#### [Pasaje dado]
+++
Uno de los argumentos más repetidos con el objetivo de deslegitimar al Estado de Israel, es la insistencia en que los palestinos son, en realidad, los verdaderos israelitas. Es un sinsentido que no toma en cuenta uno de los aspectos fundamentales del perfil histórico del judaísmo: su naturaleza diaspórica.
El argumento parece lógico: los judíos fueron devastados en su propia tierra por los romanos, y mientras la gran mayoría se fue al exilio, el remanente que sobrevivió en Judea fue pequeño y débil. Eventualmente, este se convirtió al islam tras la conquista árabe en el año 638, y así fue como, sin perder su perfil de grupo nativo, se convirtió en la sociedad palestina que sobrevive hasta la fecha.
Mientras tanto, los judíos que se exiliaron se diluyeron entre la sociedad europea, y el grupo que actualmente se identifica como “judío” es, en realidad, la descendencia de quienes se fueron convirtiendo al judaísmo. Sin embargo, étnicamente son europeos y por ello la creación del Estado de Israel en territorio palestino fue la imposición ilegítima de un estado europeo.
Este argumento falla en su premisa inicial, toda vez que asume que, como consecuencia de las guerras judeo-romanas entre los años 66 y 135, el pueblo judío se dividió en dos grupos claramente diferenciables: quienes marcharon al exilio y quienes permanecieron en el área de Judea, Samaria y Galilea.
Esto sólo lo puede afirmar un profundo desconocedor de la historia del pueblo judío.
Vamos a decirlo de este modo: el perfil histórico del judaísmo es netamente diaspórico o exílico (dependiendo de la época), porque la judía es una identidad que desde su nacimiento está compuesta por una dicotomía ineludible conformada por el grupo que vive en Judea, y el que vive en la diáspora.
Para entenderlo hay que comenzar por señalar que la diferencia entre los israelita y lo judío. Lo israelita es lo que existe antes del exilio en Babilonia y, para ser más preciso, lo que existe mientras el reino de Samaria (el de las Diez Tribus del norte) se mantiene activo.
Este fue destruido por los asirios, por lo que desde el año 722 AEC lo israelita quedó reducido al reino de Judá. Luego vino la conquista babilonia, el exilio y la restauración, pero esta última ocurrió en un territorio muy pequeño, reducido apenas a los alrededores de Jerusalén. Este reino conservó su nombre Yehud, en hebreo antiguo, y por ello sus habitantes empezaron a ser conocidos como yehudim, o judíos.
Pero estos judíos tenían otra característica, totalmente inaudita para la época: estaban repartidos en dos lugares, Judea y Babilonia. Esto, porque muchos decidieron no regresar al hogar ancestral, sino permanecer en su nueva sede debido, principalmente, al éxito que tuvieron en el negocio agrícola especialmente a partir de que los persas comenzaron a embellecer a la ciudad de Nippur.
Así, la etapa en la que el antiguo pueblo israelita pasó a ser llamado judío, fue la misma época en la que esa nación se restauró siendo una dualidad integrada por una comunidad local ubicada en la tierra ancestral, y otra comunidad diaspórica ubicada en Babilonia.
+++
#### [Listado proporcionado]

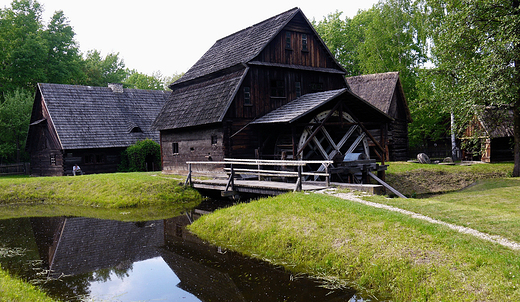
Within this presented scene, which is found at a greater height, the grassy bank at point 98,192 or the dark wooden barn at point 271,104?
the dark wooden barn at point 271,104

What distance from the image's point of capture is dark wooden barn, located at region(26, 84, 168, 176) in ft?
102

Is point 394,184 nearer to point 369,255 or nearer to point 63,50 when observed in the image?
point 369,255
+++
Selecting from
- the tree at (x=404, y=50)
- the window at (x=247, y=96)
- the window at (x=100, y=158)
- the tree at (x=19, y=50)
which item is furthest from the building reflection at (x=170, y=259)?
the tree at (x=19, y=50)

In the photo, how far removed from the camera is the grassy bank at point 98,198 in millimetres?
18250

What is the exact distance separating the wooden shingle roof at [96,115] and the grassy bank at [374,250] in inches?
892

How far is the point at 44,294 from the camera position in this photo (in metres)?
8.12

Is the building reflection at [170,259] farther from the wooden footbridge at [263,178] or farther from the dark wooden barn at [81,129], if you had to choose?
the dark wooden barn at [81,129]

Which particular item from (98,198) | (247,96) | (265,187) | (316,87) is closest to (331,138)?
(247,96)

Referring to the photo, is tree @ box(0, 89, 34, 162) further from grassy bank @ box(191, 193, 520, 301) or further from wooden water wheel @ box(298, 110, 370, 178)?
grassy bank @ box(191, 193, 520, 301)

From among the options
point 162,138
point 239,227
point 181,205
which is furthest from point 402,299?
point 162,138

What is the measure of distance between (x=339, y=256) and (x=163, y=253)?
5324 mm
+++
#### [Tarea escrita]
Responde con base en el pasaje dado:
1. ¿Entre qué años se desarrollaron las guerras judeo-romanas?
2. ¿Desde qué año quedó lo israelita reducido al reino de Judá?
3. ¿Qué ciudad comenzaron a embellecer los persas?

#### [La respuesta]
1. Entre los años 66 y 135.
2. Desde el año 722 AEC.
3. Nippur.